Oltre gli stili storici: la ricerca oltre oceano. La scuola di Chicago e la Fiera Colombiana. Sullivan & Adler. Gli esordi di Wright.

Oltre gli stili storici: la ricerca europea. Industria vs Artigianato: Ruskin, Morris, Webb. Arts & Crafts. Crane. L’Art Nouveau: architettura, industria, arti applicate. Belgio e Francia: Horta. Van De Velde, Guimard, Béranger, Gallé. Scozia: Mackintosh. Il Liberty in Italia: Cambellotti, Basile, Fenoglio, D’Aronco. Modernismo Catalano: Cadafalch, Montaner, Gaudi. La Secessione viennese: Klimt, Schiele, Moser, Olbrich, Hoffmann. Wiener Werkstâtte.

Il superamento dell’Art Nouveau: Wagner, Berlage, Behrens e il Werkbund, Perret, T.Garnier.

Le avanguardie. Espressionismo: i movimenti pittorici; Poelzig, Taut, Bartning, Mendelssohn, May, Scharoun. Futurismo: Marinetti, Balla Boccioni, Carrà, Sant’Elia. Costruttivismo: Tatlin. De Stijl: Mondrian, Van Doesburg. Rietveld, Oud

La ricerca architettonica tra le due guerre. Gropius e il Bauhaus. Mies van der Rohe. Le Corbusier. Il Weissenhof. Il confronto teorico. C.I.A.M. La carta di Atene. Il Razionalismo italiano. L’architettura organica: Wright, Aalto, Scharoun.

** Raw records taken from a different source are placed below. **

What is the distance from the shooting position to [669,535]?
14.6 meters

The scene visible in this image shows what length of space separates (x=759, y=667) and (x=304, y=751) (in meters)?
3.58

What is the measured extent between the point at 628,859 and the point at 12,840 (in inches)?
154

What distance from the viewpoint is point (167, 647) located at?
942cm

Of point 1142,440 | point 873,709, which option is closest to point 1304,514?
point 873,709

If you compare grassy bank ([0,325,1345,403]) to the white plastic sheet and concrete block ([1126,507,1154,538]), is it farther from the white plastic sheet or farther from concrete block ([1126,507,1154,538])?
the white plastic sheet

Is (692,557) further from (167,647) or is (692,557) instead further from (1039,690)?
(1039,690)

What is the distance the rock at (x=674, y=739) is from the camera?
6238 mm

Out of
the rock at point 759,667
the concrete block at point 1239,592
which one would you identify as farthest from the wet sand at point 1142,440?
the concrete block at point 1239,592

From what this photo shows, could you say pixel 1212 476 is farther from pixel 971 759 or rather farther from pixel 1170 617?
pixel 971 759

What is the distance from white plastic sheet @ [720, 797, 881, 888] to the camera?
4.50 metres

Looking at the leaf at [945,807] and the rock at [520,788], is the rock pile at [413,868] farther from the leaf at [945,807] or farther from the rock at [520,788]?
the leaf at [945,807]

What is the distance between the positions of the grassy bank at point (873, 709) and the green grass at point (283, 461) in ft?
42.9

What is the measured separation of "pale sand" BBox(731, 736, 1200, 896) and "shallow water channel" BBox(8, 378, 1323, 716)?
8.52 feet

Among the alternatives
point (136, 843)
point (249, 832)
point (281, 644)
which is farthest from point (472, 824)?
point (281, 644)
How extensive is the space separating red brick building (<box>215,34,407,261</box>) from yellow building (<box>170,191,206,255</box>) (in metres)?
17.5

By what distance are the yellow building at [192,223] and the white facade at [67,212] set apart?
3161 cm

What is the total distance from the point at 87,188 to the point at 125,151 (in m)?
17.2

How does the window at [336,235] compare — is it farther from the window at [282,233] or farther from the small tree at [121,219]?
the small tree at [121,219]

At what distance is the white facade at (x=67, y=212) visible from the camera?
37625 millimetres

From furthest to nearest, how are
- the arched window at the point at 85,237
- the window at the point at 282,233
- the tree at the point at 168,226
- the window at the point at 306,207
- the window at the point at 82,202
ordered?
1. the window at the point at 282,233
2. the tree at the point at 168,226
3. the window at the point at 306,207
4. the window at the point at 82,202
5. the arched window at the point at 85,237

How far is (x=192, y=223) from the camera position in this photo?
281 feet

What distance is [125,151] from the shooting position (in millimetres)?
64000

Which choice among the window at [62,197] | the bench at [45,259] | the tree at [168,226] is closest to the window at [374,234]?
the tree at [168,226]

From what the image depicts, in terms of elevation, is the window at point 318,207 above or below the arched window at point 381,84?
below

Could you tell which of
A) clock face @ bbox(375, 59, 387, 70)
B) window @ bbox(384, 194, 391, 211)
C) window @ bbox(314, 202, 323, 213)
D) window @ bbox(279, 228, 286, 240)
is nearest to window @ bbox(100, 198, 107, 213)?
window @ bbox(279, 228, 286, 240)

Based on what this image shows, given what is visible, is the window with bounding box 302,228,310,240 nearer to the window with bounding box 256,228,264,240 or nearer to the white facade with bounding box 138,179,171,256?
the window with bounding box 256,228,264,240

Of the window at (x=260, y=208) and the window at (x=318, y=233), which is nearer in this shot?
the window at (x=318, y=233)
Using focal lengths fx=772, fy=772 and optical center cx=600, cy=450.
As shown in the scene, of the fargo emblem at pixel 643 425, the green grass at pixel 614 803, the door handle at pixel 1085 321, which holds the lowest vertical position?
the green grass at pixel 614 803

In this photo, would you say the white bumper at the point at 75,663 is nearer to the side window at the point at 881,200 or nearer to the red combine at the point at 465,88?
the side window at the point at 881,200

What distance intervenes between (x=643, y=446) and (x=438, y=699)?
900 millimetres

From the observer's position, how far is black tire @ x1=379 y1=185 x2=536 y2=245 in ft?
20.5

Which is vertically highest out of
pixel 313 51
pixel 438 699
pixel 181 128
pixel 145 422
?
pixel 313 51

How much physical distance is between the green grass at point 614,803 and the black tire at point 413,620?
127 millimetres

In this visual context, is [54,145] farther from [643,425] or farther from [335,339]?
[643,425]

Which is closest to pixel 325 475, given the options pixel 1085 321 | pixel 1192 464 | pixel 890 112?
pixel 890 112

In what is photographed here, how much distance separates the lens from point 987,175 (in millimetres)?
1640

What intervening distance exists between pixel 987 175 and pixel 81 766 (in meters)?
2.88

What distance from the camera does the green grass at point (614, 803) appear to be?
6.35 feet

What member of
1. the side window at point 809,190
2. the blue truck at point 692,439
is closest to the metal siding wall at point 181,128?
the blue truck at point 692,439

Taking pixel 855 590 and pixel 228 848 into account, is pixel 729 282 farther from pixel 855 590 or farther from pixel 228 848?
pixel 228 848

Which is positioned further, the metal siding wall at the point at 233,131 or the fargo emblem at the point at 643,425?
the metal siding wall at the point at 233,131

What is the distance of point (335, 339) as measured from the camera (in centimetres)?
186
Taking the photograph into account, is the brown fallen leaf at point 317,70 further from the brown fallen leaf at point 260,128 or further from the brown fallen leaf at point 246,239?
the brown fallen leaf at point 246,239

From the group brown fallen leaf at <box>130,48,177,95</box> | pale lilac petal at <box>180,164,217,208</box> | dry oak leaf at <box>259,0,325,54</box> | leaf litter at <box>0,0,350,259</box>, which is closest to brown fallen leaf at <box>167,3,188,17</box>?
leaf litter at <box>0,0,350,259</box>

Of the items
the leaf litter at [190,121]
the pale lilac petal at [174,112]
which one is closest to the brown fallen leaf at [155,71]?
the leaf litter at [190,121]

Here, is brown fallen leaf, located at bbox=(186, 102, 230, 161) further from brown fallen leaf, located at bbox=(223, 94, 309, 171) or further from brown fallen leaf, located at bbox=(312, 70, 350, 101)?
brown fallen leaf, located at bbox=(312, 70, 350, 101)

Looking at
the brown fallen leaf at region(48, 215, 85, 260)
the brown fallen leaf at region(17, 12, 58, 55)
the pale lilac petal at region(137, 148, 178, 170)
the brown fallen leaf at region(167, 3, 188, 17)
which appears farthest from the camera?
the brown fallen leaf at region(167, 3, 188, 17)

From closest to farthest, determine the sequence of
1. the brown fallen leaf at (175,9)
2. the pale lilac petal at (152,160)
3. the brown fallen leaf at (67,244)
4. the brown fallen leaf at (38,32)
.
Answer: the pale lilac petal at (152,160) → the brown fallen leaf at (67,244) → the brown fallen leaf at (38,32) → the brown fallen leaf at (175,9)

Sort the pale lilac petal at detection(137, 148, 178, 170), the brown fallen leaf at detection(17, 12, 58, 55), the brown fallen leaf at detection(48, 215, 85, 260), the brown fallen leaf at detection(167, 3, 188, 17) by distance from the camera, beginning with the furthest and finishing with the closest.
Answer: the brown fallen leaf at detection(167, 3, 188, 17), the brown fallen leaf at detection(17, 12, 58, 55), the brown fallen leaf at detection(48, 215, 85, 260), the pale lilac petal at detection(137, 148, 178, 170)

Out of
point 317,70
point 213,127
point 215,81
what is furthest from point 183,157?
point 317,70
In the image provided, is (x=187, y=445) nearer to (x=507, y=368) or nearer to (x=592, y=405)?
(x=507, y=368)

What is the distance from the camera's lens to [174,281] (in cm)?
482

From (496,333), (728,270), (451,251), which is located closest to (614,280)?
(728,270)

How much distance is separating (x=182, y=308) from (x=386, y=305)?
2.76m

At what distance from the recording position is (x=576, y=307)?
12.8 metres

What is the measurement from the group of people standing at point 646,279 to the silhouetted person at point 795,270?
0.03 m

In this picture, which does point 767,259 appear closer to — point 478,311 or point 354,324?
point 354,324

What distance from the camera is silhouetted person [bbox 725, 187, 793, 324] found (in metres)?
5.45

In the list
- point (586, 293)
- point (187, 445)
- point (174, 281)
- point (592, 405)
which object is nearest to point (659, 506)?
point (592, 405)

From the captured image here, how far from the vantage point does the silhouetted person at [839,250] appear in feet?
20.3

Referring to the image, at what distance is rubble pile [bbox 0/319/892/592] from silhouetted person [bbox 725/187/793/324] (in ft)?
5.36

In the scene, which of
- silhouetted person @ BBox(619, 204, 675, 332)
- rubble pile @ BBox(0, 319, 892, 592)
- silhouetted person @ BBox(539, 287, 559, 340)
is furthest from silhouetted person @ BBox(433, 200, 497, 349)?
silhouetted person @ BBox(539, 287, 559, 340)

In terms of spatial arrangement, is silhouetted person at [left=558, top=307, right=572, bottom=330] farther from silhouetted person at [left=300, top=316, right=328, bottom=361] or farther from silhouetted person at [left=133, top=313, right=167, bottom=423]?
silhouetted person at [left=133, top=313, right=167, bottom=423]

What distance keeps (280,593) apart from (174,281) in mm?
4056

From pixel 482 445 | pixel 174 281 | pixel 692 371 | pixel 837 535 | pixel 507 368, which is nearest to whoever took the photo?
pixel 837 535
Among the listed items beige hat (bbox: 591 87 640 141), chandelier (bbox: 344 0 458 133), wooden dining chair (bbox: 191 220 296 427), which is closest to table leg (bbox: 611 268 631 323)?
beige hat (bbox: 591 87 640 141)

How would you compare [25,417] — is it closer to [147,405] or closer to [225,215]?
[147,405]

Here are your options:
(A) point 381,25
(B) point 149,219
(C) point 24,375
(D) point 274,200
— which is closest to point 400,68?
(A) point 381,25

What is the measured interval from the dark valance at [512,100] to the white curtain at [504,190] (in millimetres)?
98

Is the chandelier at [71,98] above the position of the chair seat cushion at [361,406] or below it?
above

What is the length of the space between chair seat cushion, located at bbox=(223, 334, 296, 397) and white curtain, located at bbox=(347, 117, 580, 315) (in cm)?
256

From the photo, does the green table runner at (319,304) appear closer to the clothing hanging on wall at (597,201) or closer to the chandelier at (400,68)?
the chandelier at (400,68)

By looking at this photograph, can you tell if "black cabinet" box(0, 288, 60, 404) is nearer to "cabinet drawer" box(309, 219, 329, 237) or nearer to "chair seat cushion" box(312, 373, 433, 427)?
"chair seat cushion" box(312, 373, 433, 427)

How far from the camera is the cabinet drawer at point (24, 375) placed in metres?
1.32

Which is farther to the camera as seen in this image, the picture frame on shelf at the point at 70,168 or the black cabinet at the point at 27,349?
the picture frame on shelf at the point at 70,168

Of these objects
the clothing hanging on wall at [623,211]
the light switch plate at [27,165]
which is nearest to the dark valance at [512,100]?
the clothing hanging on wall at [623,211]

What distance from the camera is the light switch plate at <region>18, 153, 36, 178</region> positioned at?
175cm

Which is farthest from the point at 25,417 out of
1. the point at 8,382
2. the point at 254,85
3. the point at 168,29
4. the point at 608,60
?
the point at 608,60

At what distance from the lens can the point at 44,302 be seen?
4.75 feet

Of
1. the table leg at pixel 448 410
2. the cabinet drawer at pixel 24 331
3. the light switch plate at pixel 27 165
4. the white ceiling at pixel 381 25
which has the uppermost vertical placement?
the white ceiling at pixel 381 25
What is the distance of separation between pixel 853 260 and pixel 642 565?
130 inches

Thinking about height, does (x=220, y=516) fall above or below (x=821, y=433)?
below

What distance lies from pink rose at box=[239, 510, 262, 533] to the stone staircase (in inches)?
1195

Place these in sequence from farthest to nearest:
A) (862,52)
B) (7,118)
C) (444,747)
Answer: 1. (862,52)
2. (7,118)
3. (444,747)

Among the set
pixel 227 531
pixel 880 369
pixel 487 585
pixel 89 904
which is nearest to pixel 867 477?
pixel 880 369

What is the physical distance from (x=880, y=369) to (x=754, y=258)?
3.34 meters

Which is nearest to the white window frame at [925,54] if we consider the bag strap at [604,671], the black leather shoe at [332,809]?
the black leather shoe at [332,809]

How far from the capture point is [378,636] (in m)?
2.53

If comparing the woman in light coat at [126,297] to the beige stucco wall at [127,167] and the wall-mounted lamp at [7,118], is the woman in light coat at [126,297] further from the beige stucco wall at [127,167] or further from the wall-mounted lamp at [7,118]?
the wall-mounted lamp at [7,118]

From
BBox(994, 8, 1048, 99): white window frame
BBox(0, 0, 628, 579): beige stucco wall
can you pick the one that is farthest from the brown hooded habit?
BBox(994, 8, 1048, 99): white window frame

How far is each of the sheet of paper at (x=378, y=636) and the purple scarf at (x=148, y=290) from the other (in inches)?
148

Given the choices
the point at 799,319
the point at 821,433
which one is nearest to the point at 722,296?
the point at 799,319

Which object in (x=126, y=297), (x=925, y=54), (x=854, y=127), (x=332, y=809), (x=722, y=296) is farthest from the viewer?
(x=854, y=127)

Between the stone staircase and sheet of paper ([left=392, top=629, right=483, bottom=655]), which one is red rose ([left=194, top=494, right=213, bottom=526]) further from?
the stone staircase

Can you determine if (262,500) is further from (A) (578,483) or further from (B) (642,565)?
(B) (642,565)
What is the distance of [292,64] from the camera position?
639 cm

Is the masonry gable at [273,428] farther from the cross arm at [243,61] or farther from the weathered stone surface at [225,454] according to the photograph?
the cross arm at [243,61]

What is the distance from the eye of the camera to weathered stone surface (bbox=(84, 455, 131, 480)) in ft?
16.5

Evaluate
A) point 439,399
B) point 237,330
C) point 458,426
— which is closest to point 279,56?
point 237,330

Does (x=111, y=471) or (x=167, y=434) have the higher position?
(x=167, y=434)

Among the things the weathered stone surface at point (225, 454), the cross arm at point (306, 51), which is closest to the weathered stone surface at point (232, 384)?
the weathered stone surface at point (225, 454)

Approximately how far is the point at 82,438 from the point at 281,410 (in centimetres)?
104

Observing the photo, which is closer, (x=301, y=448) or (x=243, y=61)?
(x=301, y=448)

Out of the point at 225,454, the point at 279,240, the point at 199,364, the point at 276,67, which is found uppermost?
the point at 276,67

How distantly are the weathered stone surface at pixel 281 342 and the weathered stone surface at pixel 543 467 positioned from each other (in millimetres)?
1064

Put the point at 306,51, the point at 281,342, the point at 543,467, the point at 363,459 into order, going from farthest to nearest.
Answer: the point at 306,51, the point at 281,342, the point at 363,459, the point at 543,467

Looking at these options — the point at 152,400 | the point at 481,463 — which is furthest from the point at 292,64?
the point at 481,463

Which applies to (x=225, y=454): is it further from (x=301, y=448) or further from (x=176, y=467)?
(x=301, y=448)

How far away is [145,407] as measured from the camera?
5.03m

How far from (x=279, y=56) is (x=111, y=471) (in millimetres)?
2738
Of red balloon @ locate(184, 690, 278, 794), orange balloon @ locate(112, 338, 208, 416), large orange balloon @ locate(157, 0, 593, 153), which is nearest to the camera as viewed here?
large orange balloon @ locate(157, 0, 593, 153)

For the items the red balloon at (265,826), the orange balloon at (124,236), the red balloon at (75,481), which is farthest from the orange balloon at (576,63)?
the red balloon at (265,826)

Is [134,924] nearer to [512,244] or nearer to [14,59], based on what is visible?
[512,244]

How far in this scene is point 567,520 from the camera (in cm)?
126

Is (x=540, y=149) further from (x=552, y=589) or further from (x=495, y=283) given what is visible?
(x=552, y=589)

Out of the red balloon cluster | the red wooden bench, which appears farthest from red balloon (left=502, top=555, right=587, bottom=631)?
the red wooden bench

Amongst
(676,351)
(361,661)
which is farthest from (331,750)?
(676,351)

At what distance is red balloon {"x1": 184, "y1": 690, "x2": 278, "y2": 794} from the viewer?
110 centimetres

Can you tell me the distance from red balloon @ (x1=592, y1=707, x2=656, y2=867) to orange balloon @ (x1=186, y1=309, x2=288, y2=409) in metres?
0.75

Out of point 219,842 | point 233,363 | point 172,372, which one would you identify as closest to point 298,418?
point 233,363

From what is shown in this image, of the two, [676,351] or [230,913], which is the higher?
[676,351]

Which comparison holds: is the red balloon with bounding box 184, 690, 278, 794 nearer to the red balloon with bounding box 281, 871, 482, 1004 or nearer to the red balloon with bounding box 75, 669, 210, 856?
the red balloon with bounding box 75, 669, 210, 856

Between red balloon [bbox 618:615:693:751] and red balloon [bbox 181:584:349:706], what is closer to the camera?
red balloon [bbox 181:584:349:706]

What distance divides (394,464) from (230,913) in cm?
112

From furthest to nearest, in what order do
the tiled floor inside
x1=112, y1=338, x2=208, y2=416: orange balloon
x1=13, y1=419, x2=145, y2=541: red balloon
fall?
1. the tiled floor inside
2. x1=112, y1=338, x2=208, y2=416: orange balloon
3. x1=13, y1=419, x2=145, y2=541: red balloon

L’opera dei maestri secondo dopoguerra: Wright, Mies, Le Corbusier.

Il recupero della storia:  Kahn. La ricerca strutturale:, Nervi, Niemeyer, Candela. Il rapporto con il contesto: De Carlo, Valle. Percorsi solitari: Scarpa, Michelucci.

Tendenze di fine secolo. La Biennale del 1980. Rossi, Venturi, Portoghesi, Piano, Pei, Nouvel,  Koolhaas, Libeskind, Gehry, Hadid, Tschumi, Meyer. La Biennale del 2000.